House legends Terry Farley, Burnley’s Paul Taylor and ex Hacienda DJ Tom Wainwright provide three of the top DJ acts this year.

“When we discussed building it, we knew it had to be a big construction and the Fortress is like the throb of an engine,” said Ian’s brother Jamie, also a co-founder of the festival.

“I remember it opening, stood at the top of the hill when the gates opened, and hundreds of ravers poured into the Fortress.

“There was a big countdown, using the Death Star track from Star Wars.

“ and as soon as the music started the place erupted.

“It was quite emotional to see because you never know how a new stage will go down with the audience, but it was full until mid-night on Sunday.”

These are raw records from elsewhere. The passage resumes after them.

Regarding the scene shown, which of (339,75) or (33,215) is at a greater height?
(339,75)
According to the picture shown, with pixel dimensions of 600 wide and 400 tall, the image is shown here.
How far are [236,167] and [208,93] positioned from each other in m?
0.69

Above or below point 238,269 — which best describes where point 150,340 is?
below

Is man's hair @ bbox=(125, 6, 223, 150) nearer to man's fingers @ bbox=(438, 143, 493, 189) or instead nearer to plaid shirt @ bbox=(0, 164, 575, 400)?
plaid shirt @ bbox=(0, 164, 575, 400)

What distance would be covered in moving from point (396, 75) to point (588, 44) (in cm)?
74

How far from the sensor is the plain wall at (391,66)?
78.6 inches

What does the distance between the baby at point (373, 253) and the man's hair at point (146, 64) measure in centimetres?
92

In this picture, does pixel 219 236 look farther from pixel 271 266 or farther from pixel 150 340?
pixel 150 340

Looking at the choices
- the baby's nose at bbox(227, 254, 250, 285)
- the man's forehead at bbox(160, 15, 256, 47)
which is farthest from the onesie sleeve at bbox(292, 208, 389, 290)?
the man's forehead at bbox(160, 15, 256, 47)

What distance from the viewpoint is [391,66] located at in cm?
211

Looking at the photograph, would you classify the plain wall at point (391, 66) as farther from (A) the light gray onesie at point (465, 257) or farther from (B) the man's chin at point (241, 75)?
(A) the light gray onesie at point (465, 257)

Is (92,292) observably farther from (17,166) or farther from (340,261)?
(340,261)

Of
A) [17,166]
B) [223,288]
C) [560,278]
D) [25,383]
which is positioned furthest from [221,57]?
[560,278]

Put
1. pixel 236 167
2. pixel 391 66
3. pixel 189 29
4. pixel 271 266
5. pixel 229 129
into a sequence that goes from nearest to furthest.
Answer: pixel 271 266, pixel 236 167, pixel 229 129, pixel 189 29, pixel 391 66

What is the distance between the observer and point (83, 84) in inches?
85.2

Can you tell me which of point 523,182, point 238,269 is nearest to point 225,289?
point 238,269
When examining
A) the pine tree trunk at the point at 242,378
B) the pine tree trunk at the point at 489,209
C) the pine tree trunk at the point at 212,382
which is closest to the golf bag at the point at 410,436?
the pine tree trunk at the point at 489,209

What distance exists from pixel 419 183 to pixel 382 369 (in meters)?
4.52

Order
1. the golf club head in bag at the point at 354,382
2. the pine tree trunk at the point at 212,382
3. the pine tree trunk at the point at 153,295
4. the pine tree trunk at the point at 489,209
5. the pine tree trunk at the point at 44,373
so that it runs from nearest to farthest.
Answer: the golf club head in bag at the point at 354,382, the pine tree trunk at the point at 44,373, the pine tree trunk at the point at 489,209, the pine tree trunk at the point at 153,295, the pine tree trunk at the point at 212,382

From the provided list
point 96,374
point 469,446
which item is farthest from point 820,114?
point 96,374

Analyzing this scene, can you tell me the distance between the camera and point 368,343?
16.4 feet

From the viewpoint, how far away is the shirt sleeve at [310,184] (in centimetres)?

Read-based Ian Bland conquered the world with Dream Frequency’s floor filler, Feel So Real, and the master mixer returns with a box full of tunes on the Factory stage.

And with dance anthem kings Shades of Rhythm headlining the same venue on the closing day, Sunday, July 14, it promises to be a journey back in time to the old school.

“I don’t know what it is, but Sunday at Beat-Herder seems to have a secret recipe – I call it goose-bumps day,” said co- founder Nick Chambers.

“The sun always seems to shine, and everybody is a proper Beat-Herder resident by Sunday.

“It is the opposite of the sadness of going home.

“It will definitely be a hands-in-the-air day, some head down raving.”